QUOTE: Originally posted by MichaelSol

QUOTE: Originally posted by greyhounds
No.

No business manager in his/her right mind would cross subsidize business and '"divert their resources from productive traffice to traffic that does not generate a sufficient rate of return"

Why on earth would any sane person do that? Your statements make no sense.

Pharmeceutical companies do it all the time with enormous R&D expenses, hoping that one in ten might pay off.

IBM did it with PCs for years.

Venture capitalists do it for a living.

Boeing does it with every plane it develops, looking at overall losses for years on the product, until finally they hit (hopefully) the break even point.

In the real world it is fairly common for a variety of reasons, some of them simply being mistakes and business makes a lot of them.

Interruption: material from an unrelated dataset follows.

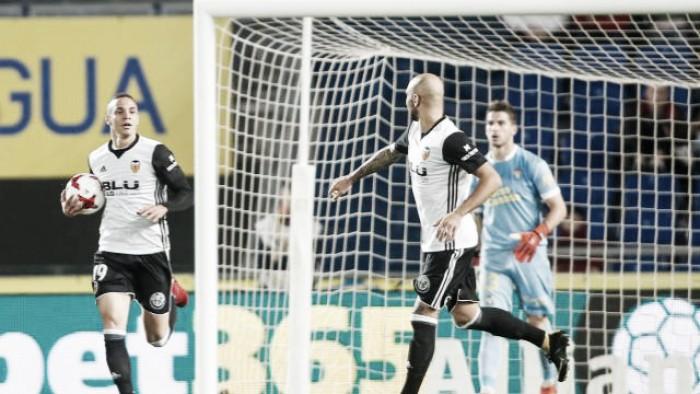 Valencia pressiona, mas apenas empata com Las Palmas e vaga nas quartas fica em aberta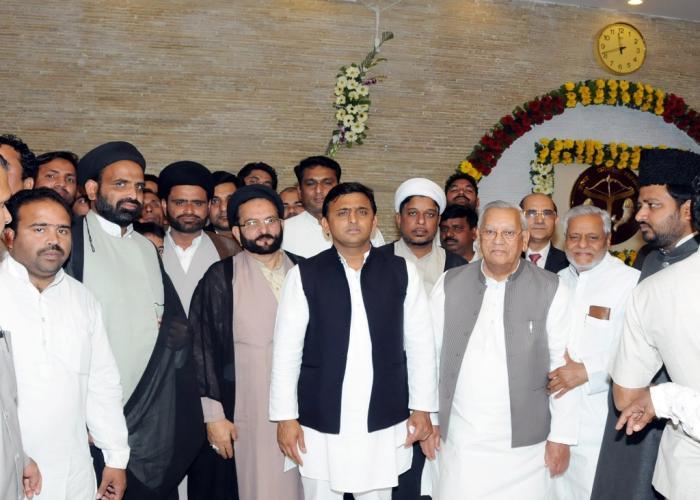 मुख्यमंत्री श्री अखिलेश यादव 07 मार्च, 2015 को अपने सरकारी आवास पर होली मिलन समारोह में विभिन्न वर्गांे के लोगों के साथ।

But you are saying it is wrong if railroads invest cash generated from one segment of business into a segment that may be earning a lower rate of return?

If it is based on coercive rate making for some, creating a subsidy for others, it distorts markets, and it distorts resource allocation. Milton Friedman would undoubtedly say it is the worst thing a company can do, as it inevitably creates unproductive or even destructive resource allocation strategies.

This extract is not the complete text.